**PROBLEM TO WORK ON:** Keeping every character in place, output all the data.

(Data records)
•••••
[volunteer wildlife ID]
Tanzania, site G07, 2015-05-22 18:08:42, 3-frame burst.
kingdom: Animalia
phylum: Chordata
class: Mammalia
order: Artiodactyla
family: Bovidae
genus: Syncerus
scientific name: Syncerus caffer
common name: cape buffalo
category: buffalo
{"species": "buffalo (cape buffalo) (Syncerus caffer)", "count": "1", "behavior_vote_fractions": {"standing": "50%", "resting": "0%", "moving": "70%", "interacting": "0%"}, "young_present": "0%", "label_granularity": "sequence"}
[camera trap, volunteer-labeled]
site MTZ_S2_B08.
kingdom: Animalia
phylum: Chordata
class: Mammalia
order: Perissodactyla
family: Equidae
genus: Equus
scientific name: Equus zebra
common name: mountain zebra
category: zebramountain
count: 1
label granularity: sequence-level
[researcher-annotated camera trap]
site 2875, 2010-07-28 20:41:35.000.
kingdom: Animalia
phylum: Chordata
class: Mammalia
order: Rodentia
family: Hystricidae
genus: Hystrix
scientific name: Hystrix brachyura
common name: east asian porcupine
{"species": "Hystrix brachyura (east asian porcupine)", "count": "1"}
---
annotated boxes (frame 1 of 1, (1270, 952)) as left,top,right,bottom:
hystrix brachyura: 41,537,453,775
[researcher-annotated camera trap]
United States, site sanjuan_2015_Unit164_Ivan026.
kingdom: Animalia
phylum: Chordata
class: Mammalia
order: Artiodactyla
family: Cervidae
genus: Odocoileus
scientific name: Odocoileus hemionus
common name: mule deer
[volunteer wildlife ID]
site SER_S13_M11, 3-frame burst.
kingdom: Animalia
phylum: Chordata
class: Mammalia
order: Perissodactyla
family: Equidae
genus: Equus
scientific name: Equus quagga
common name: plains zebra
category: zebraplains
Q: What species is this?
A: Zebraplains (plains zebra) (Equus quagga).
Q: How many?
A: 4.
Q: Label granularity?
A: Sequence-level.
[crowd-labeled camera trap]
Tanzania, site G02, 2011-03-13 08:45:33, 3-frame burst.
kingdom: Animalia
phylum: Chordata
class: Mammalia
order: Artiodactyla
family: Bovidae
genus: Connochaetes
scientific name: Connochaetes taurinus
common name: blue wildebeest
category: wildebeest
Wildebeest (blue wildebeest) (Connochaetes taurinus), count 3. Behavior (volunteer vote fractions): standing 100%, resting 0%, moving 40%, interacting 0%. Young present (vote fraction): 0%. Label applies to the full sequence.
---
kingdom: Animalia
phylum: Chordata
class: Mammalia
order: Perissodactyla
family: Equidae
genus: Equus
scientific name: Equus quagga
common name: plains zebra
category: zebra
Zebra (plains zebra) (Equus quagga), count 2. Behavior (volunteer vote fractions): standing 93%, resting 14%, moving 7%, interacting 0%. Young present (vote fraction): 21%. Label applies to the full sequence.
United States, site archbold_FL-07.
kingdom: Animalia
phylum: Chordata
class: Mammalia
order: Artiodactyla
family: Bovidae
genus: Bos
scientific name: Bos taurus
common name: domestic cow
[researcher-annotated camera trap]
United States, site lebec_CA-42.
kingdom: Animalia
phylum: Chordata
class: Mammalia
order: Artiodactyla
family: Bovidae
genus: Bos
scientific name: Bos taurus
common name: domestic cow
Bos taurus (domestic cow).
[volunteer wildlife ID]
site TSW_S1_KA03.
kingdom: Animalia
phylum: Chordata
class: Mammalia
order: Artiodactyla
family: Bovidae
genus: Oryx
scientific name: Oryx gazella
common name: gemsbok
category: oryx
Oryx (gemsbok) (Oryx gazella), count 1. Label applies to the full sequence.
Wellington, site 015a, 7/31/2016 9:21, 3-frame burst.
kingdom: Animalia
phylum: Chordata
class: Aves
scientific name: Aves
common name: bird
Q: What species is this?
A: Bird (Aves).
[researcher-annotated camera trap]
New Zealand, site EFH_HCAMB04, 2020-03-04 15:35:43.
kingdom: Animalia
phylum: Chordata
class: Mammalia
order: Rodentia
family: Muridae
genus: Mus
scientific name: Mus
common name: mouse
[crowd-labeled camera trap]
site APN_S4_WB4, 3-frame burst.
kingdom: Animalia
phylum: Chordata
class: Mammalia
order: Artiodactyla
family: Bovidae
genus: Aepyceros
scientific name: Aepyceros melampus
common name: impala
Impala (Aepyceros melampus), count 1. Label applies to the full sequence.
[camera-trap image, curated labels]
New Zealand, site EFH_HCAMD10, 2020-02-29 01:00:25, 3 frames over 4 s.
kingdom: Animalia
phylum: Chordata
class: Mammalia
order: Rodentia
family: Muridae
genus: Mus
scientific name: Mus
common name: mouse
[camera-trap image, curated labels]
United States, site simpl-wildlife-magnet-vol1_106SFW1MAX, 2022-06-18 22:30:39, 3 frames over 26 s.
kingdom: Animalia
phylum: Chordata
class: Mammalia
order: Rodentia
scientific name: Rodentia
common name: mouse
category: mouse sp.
•••••
**ANSWER SPACE:**
[volunteer wildlife ID]
Tanzania, site G07, 2015-05-22 18:08:42, 3-frame burst.
kingdom: Animalia
phylum: Chordata
class: Mammalia
order: Artiodactyla
family: Bovidae
genus: Syncerus
scientific name: Syncerus caffer
common name: cape buffalo
category: buffalo
{"species": "buffalo (cape buffalo) (Syncerus caffer)", "count": "1", "behavior_vote_fractions": {"standing": "50%", "resting": "0%", "moving": "70%", "interacting": "0%"}, "young_present": "0%", "label_granularity": "sequence"}
[camera trap, volunteer-labeled]
site MTZ_S2_B08.
kingdom: Animalia
phylum: Chordata
class: Mammalia
order: Perissodactyla
family: Equidae
genus: Equus
scientific name: Equus zebra
common name: mountain zebra
category: zebramountain
count: 1
label granularity: sequence-level
[researcher-annotated camera trap]
site 2875, 2010-07-28 20:41:35.000.
kingdom: Animalia
phylum: Chordata
class: Mammalia
order: Rodentia
family: Hystricidae
genus: Hystrix
scientific name: Hystrix brachyura
common name: east asian porcupine
{"species": "Hystrix brachyura (east asian porcupine)", "count": "1"}
---
annotated boxes (frame 1 of 1, (1270, 952)) as left,top,right,bottom:
hystrix brachyura: 41,537,453,775
[researcher-annotated camera trap]
United States, site sanjuan_2015_Unit164_Ivan026.
kingdom: Animalia
phylum: Chordata
class: Mammalia
order: Artiodactyla
family: Cervidae
genus: Odocoileus
scientific name: Odocoileus hemionus
common name: mule deer
[volunteer wildlife ID]
site SER_S13_M11, 3-frame burst.
kingdom: Animalia
phylum: Chordata
class: Mammalia
order: Perissodactyla
family: Equidae
genus: Equus
scientific name: Equus quagga
common name: plains zebra
category: zebraplains
Q: What species is this?
A: Zebraplains (plains zebra) (Equus quagga).
Q: How many?
A: 4.
Q: Label granularity?
A: Sequence-level.
[crowd-labeled camera trap]
Tanzania, site G02, 2011-03-13 08:45:33, 3-frame burst.
kingdom: Animalia
phylum: Chordata
class: Mammalia
order: Artiodactyla
family: Bovidae
genus: Connochaetes
scientific name: Connochaetes taurinus
common name: blue wildebeest
category: wildebeest
Wildebeest (blue wildebeest) (Connochaetes taurinus), count 3. Behavior (volunteer vote fractions): standing 100%, resting 0%, moving 40%, interacting 0%. Young present (vote fraction): 0%. Label applies to the full sequence.
---
kingdom: Animalia
phylum: Chordata
class: Mammalia
order: Perissodactyla
family: Equidae
genus: Equus
scientific name: Equus quagga
common name: plains zebra
category: zebra
Zebra (plains zebra) (Equus quagga), count 2. Behavior (volunteer vote fractions): standing 93%, resting 14%, moving 7%, interacting 0%. Young present (vote fraction): 21%. Label applies to the full sequence.
United States, site archbold_FL-07.
kingdom: Animalia
phylum: Chordata
class: Mammalia
order: Artiodactyla
family: Bovidae
genus: Bos
scientific name: Bos taurus
common name: domestic cow
[researcher-annotated camera trap]
United States, site lebec_CA-42.
kingdom: Animalia
phylum: Chordata
class: Mammalia
order: Artiodactyla
family: Bovidae
genus: Bos
scientific name: Bos taurus
common name: domestic cow
Bos taurus (domestic cow).
[volunteer wildlife ID]
site TSW_S1_KA03.
kingdom: Animalia
phylum: Chordata
class: Mammalia
order: Artiodactyla
family: Bovidae
genus: Oryx
scientific name: Oryx gazella
common name: gemsbok
category: oryx
Oryx (gemsbok) (Oryx gazella), count 1. Label applies to the full sequence.
Wellington, site 015a, 7/31/2016 9:21, 3-frame burst.
kingdom: Animalia
phylum: Chordata
class: Aves
scientific name: Aves
common name: bird
Q: What species is this?
A: Bird (Aves).
[researcher-annotated camera trap]
New Zealand, site EFH_HCAMB04, 2020-03-04 15:35:43.
kingdom: Animalia
phylum: Chordata
class: Mammalia
order: Rodentia
family: Muridae
genus: Mus
scientific name: Mus
common name: mouse
[crowd-labeled camera trap]
site APN_S4_WB4, 3-frame burst.
kingdom: Animalia
phylum: Chordata
class: Mammalia
order: Artiodactyla
family: Bovidae
genus: Aepyceros
scientific name: Aepyceros melampus
common name: impala
Impala (Aepyceros melampus), count 1. Label applies to the full sequence.
[camera-trap image, curated labels]
New Zealand, site EFH_HCAMD10, 2020-02-29 01:00:25, 3 frames over 4 s.
kingdom: Animalia
phylum: Chordata
class: Mammalia
order: Rodentia
family: Muridae
genus: Mus
scientific name: Mus
common name: mouse
[camera-trap image, curated labels]
United States, site simpl-wildlife-magnet-vol1_106SFW1MAX, 2022-06-18 22:30:39, 3 frames over 26 s.
kingdom: Animalia
phylum: Chordata
class: Mammalia
order: Rodentia
scientific name: Rodentia
common name: mouse
category: mouse sp.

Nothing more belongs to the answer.